*** DOCUMENT TEXT Section Begins ***
Dental pulp includes nerves, blood vessels, and lymphatic vessels, and it plays crucial roles in the delivery of nutrition to dental tissues. When infection and inflammation of dental pulp (caused by external injuries or the formation of dental caries) are found, diagnosis of dental pulp vitality becomes necessary. Direct diagnosis is difficult because the pulp is surrounded by hard tissues such as dentin and enamels, so vitality tests based on sensory nerve response to thermal or electrical stimulation have conventionally been used   .
These tests, however, can cause severe pain, and objective diagnosis is especially difficult in children, who sometimes show exaggerated responses to the tests. In addition, juvenile permanent teeth whose sensory nerves are still growing up sometimes show no response to the stimulation and this can cause a fatal error. Therefore a quantitative and noninvasive diagnosis of dental pulp vitality that replaces conventional test methods is strongly desired. Several groups have proposed a noninvasive diagnosis method based on optical pulse oximetry  -  , and we have recently shown its feasibility for pulp vitality tests  .
This method detects arterial pulses from dental pulp and the oxygen saturation of the dental pulp blood has inferred from the absorption spectra of those pulses. However, intensity of light transmitted through the tooth is usually very low because of the high scattering and absorption coefficients of dental hard tissues and this limits signal-to- noise ratio of detected signals. Here we propose to use a photoacoustic method to solve this problem because the photoacoustic analysis that detects acoustic waves generated by the absorption of incident light obtains signals from tissues deeper than those from which signals are obtained by methods based only on optical analyses.
*** DOCUMENT TEXT Section Ends ***
*** DATASET CONTENT Section Begins ***
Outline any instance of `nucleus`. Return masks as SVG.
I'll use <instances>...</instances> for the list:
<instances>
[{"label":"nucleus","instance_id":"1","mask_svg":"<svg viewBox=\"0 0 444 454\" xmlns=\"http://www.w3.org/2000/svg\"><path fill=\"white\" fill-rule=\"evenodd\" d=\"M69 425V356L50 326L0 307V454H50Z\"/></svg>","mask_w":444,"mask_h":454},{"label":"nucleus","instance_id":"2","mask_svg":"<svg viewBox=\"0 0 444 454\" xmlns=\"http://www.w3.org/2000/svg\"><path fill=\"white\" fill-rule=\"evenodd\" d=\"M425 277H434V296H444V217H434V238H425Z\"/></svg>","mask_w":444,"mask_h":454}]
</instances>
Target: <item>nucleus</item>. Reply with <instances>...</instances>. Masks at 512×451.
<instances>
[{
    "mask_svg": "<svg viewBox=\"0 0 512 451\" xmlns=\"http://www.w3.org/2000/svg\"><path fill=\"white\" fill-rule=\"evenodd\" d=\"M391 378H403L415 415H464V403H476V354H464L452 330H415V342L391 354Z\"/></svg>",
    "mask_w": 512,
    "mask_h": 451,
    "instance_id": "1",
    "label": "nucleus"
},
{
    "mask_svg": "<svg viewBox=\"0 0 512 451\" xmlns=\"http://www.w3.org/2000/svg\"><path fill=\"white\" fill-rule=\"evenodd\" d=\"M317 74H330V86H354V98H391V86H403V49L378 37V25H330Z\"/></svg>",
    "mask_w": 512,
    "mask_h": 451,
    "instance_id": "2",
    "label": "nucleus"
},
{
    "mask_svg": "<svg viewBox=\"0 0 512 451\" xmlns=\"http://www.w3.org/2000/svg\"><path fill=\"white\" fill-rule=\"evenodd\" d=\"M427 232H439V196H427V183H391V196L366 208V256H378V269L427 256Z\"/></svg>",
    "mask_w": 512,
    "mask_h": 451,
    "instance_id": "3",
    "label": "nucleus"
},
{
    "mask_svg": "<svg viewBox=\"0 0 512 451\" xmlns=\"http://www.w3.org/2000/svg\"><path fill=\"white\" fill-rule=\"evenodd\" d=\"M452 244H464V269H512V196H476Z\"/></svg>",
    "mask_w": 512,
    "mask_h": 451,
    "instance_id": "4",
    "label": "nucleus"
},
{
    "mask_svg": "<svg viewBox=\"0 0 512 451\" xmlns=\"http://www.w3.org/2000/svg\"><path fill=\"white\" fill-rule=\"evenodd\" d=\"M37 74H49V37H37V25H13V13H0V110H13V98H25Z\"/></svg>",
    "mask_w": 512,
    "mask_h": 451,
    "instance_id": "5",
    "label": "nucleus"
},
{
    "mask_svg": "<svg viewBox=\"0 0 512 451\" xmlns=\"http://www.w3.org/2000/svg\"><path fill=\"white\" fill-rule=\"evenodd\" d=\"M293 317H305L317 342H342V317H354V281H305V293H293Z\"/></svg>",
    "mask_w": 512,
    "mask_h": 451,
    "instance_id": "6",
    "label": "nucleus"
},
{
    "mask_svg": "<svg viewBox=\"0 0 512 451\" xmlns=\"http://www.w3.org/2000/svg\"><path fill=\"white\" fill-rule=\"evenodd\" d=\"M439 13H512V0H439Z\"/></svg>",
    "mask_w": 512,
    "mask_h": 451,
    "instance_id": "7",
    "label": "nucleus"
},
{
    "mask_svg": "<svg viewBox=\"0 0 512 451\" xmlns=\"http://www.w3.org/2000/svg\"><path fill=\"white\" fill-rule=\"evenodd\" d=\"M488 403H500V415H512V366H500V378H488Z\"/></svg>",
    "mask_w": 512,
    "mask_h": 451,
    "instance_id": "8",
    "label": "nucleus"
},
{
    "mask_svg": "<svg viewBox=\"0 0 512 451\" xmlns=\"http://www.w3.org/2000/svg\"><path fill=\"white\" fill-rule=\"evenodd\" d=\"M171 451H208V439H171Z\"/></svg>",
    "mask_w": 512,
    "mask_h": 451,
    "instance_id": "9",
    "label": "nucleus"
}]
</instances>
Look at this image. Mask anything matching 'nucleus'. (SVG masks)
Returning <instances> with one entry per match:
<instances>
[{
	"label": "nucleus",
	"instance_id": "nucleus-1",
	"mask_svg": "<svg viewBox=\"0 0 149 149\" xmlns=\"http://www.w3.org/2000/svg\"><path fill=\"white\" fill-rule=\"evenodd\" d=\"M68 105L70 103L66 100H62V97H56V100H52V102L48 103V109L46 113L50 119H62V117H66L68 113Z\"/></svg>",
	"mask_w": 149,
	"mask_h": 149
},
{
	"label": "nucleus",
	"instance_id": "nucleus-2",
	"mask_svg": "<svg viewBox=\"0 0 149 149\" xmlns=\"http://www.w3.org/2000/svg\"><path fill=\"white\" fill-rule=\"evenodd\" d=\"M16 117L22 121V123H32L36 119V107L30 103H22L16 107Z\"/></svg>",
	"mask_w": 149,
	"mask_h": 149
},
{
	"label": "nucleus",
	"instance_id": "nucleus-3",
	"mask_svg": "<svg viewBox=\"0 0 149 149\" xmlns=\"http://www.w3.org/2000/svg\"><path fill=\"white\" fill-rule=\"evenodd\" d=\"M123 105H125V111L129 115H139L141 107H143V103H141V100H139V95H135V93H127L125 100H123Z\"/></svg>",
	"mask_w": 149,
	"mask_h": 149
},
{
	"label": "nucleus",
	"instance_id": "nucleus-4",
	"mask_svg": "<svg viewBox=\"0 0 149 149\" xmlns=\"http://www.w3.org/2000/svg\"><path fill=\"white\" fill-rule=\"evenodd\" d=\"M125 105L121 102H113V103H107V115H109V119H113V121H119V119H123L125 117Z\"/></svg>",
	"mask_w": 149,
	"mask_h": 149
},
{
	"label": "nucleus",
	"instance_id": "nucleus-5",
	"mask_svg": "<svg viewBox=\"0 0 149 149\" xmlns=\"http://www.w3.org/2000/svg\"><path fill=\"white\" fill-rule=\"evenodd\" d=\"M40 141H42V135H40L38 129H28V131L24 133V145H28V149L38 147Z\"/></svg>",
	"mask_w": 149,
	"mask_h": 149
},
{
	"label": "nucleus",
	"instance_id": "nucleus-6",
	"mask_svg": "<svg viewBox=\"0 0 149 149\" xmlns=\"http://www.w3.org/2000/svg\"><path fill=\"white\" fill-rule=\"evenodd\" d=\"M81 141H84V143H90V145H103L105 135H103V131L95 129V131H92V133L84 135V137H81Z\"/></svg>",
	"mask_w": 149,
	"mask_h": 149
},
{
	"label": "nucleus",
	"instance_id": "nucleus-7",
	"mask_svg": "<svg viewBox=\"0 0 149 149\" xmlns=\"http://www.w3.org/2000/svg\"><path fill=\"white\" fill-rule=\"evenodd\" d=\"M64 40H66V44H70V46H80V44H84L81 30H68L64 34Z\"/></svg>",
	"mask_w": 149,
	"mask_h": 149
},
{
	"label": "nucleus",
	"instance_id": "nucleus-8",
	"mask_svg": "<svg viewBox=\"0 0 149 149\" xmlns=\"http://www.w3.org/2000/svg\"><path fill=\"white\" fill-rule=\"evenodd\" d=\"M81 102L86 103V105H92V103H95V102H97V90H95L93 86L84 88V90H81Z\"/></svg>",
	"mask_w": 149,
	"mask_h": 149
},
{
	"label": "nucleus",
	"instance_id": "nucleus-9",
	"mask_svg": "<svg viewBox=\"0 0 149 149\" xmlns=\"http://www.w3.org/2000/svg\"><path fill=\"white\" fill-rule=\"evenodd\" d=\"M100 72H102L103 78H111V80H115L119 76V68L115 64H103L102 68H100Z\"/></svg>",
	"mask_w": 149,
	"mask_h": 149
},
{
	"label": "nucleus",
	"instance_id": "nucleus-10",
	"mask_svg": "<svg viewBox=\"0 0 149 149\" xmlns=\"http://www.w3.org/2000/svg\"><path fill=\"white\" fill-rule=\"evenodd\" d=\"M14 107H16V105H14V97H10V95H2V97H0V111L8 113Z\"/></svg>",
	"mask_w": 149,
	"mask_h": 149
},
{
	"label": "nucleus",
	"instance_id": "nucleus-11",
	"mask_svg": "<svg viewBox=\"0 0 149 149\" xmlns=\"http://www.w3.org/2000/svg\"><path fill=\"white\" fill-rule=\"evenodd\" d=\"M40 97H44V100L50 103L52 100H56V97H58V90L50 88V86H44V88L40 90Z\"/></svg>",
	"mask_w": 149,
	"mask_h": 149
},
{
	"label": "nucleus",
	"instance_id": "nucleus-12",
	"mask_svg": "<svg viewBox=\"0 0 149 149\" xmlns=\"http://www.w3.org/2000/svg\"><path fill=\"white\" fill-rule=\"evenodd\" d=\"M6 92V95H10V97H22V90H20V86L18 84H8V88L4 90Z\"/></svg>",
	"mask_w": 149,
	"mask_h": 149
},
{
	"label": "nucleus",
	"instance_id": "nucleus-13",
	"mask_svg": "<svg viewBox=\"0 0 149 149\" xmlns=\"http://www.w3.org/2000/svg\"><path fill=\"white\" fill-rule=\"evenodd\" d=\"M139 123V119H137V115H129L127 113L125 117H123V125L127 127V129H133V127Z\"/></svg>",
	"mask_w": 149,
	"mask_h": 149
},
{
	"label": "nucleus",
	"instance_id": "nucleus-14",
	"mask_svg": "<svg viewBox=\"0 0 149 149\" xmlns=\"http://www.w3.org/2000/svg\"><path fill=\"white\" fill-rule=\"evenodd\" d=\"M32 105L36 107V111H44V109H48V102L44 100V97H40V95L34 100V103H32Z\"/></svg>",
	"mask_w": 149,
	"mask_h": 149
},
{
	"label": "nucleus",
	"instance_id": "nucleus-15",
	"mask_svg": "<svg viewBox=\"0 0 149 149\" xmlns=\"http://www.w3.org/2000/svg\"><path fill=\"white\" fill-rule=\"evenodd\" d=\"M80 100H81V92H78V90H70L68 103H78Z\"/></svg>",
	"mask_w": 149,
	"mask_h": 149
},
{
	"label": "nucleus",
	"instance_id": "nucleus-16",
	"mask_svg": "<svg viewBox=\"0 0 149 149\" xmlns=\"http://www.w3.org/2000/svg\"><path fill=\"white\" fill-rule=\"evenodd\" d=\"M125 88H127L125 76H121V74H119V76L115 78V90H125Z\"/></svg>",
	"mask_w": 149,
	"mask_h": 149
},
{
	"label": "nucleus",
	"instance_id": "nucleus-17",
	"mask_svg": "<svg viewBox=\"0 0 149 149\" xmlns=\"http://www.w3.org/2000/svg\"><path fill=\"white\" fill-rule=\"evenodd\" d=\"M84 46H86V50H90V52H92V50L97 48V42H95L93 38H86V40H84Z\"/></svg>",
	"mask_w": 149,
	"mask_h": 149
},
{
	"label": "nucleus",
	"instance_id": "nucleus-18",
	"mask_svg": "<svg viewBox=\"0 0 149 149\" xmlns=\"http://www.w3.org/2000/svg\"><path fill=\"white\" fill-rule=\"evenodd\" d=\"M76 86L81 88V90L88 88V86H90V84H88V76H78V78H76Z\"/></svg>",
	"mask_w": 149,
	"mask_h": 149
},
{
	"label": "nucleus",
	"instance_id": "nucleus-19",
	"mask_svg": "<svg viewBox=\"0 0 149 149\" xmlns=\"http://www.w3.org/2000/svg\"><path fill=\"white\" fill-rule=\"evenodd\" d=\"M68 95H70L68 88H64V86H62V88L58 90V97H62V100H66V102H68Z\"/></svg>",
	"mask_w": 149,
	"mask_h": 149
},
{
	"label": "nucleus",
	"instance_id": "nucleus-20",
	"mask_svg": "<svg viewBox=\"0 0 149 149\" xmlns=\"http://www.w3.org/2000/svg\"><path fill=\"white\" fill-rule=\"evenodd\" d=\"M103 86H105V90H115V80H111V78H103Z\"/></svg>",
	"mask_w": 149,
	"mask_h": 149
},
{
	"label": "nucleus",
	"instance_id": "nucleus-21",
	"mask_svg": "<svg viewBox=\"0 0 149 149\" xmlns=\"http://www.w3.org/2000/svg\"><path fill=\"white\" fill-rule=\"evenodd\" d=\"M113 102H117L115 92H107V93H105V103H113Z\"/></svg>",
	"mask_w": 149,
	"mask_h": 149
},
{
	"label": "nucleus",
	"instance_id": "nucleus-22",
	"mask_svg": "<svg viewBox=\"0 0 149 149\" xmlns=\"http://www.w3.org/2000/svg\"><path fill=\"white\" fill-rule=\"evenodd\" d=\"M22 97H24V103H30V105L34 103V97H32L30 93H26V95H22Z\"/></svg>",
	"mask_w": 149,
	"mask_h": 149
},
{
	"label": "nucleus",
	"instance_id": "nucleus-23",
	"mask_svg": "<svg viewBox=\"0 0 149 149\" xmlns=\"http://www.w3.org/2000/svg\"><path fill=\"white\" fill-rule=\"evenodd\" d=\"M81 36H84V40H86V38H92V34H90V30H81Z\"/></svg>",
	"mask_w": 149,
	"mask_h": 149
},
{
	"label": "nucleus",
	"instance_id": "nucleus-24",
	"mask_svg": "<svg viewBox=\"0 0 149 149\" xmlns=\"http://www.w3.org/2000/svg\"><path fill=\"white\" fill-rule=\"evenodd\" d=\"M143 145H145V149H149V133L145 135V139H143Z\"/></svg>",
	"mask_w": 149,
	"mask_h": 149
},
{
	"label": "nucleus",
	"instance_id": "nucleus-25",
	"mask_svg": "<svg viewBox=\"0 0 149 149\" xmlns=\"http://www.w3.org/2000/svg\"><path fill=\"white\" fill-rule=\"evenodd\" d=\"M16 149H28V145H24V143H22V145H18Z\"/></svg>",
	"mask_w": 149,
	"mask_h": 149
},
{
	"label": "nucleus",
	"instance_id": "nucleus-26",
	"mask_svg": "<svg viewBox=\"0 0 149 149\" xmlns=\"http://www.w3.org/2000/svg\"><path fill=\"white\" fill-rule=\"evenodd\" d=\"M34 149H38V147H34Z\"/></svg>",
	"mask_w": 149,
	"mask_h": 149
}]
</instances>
*** DATASET CONTENT Section Ends ***
▸ **WORK TASK 1**:
Answer these questions from the dental pulp text:
(a) What does dental pulp include?
(b) What surrounds the pulp and makes direct diagnosis difficult?
(c) What keeps the intensity of light transmitted through the tooth low?
▸ **WORK TASK 2**:
Translate this sentence from the dental pulp text into Spanish: "Therefore a quantitative and noninvasive diagnosis of dental pulp vitality that replaces conventional test methods is strongly desired."

▸ **RESPONSE AREA 1**:
(a) Nerves, blood vessels, and lymphatic vessels.
(b) Hard tissues such as dentin and enamels.
(c) The high scattering and absorption coefficients of dental hard tissues.

▸ **RESPONSE AREA 2**:
Por lo tanto, se desea encarecidamente un diagnóstico cuantitativo y no invasivo de la vitalidad de la pulpa dental que sustituya a los métodos de prueba convencionales.